Ou comment un choix cornélien peut se transformer en drame shakespearien.

Être témoin d’une situation d’urgence en contexte hostile pose immédiatement un dilemme : intervenir pour secourir une victime ou attendre que la situation se stabilise afin d’éviter d’aggraver les risques ? En secours tactique, cette décision repose sur une évaluation rapide et rigoureuse du danger. L’algorithme SAFE (Stop the burning process, Assess the scene, Free of danger, Evaluate) est le premier filtre permettant d’éviter qu’un secouriste ne devienne lui-même une victime. Pourtant, dans le chaos d’une situation critique, son application peut s’avérer délicate.

1. L’algorithme SAFE : avant tout une grille d’analyse

Le rôle du SAFE dans l’évaluation de la situation

L’algorithme SAFE est la première étape du protocole SAFE-MARCHE-RYAN utilisé en secours tactique. Il vise à structurer la décision d’engagement en identifiant les menaces et les opportunités d’intervention sans ajouter de nouvelles victimes à la situation.

  1. S – Stop the burning process : neutraliser la menace si possible ou attendre qu’elle ne soit plus active.
  2. A – Assess the scene : observer et analyser la scène pour identifier les dangers résiduels.
  3. F – Free of danger : s’assurer que l’environnement immédiat est sûr avant d’avancer.
  4. E – Evaluate : évaluer l’état des victimes pour prioriser les soins et les extractions.

Les difficultés d’application du SAFE

Même avec un protocole clair, appliquer SAFE dans un contexte dynamique et stressant reste complexe. Plusieurs facteurs compliquent cette évaluation :

  • L’effet tunnel, qui limite la perception de la scène et peut fausser l’appréciation des risques.
  • La pression du temps, qui pousse à agir précipitamment sans analyser tous les paramètres.
  • L’évolution rapide de la menace, avec des situations qui peuvent basculer en quelques secondes.
illustration par dereck carrillo, photo de deux soldats ukrainiens

2. Les conséquences d’une mauvaise évaluation

Intervenir trop tôt : un risque pour le secouriste et les victimes

Un engagement prématuré peut exposer le secouriste à la menace initiale et compliquer la gestion globale de la situation. Les retours d’expérience en intervention, notamment dans les attaques terroristes récentes en milieu urbain, montrent que des secouristes improvisés ont parfois été pris pour cibles en tentant d’extraire des blessés trop tôt.

L’inaction quand une intervention était possible

À l’inverse, une évaluation trop prudente peut empêcher une intervention qui aurait pu sauver des vies. Dans certaines situations, les premières minutes sont déterminantes, notamment pour les victimes d’hémorragies massives. Savoir distinguer un risque acceptable d’un danger mortel est donc un élément clé de la prise de décision.

  1. Attentat du Bataclan (2015) : les forces d’intervention ont dû attendre avant d’extraire les blessés pour éviter d’aggraver le bilan.
  2. Explosion de Beyrouth (2020) : de nombreux civils ont tenté de porter secours immédiatement après la première détonation, s’exposant à des effondrements et à la seconde explosion.

3. Améliorer son évaluation SAFE

L’OLADA : une aide à la prise de décision sous stress

L’algorithme SAFE peut être renforcé par l’application de la boucle OLADA (Observer, Localiser, Analyser, Décider, Agir). Ce modèle d’aide à la décision permet d’éviter les actions précipitées et d’adapter sa réponse à l’évolution de la situation.

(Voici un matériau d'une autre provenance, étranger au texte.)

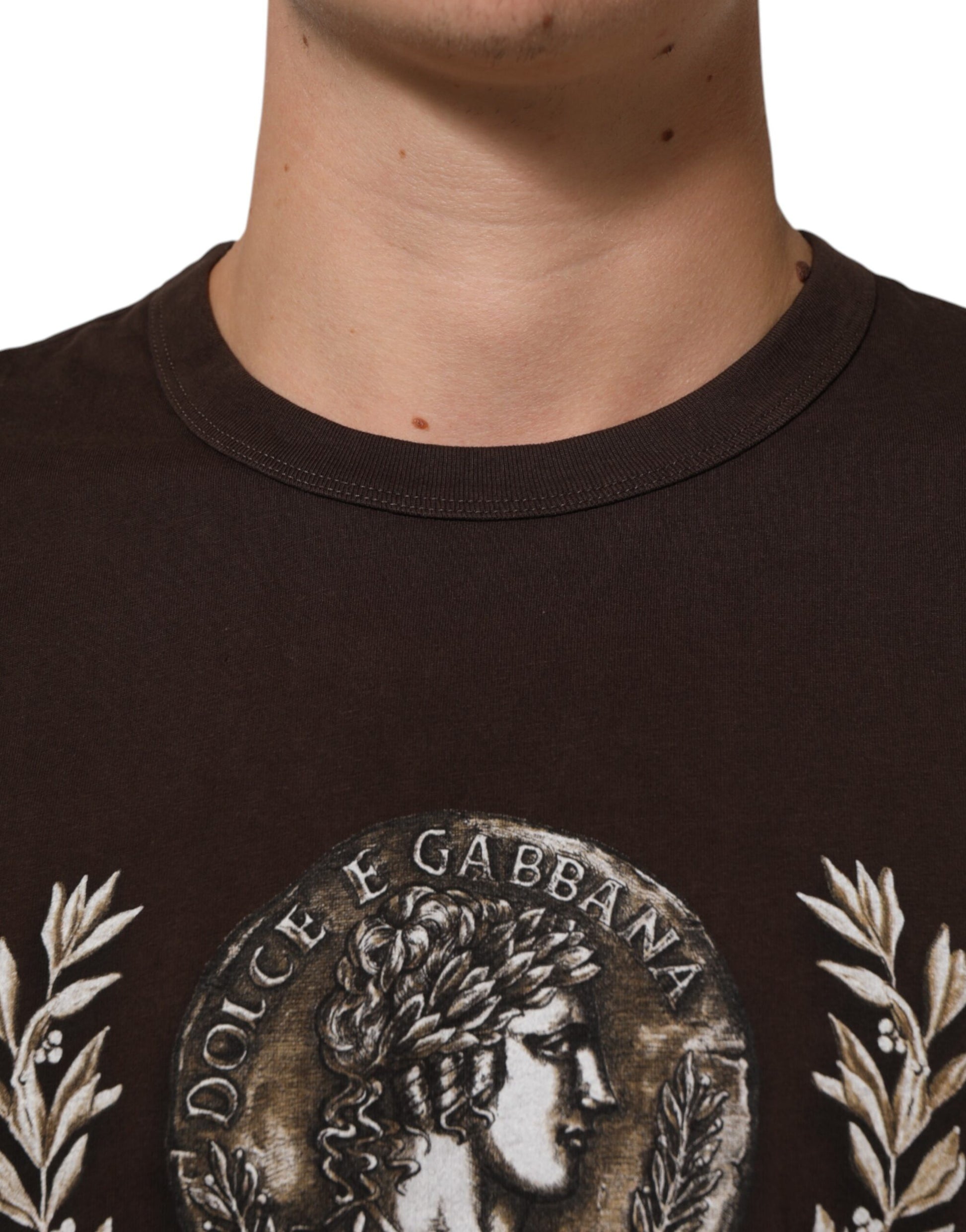 Man wearing brown shirt with embroidered emblem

Techniques pour réduire les risques

  • Favoriser une approche en binôme : une deuxième paire d’yeux permet d’éviter les erreurs d’évaluation.
  • Utiliser les principes de distance, couverture, mouvement : limiter son exposition aux menaces tout en restant efficace.
  • Pratiquer régulièrement des simulations sous stress : la répétition en conditions réalistes améliore la prise de décision sous pression.

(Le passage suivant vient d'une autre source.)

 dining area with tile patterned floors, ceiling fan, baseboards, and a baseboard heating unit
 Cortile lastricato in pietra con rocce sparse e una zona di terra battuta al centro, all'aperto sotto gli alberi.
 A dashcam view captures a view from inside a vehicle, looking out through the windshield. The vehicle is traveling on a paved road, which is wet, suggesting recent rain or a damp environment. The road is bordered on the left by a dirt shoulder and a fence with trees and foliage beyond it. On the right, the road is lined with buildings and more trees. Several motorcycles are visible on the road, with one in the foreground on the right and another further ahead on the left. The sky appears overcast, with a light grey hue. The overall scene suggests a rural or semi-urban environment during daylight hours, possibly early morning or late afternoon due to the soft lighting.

Retour d’expérience et formation continue

Chaque intervention doit être suivie d’un débriefing pour identifier les points à améliorer. La formation continue, intégrant des études de cas et des exercices immersifs, est une des meilleures méthodes pour renforcer la capacité d’évaluation SAFE et éviter les erreurs.

Pour finir

La décision d’intervenir en secours tactique repose sur une évaluation rapide et rigoureuse des risques à l’aide de l’algorithme SAFE. Une mauvaise interprétation de la situation peut avoir des conséquences graves, tant pour le secouriste que pour les victimes. L’entraînement et l’application de modèles décisionnels comme OLADA permettent d’améliorer cette capacité d’analyse et d’intervention. Finalement, savoir quand ne pas s’engager est tout aussi important que savoir intervenir efficacement.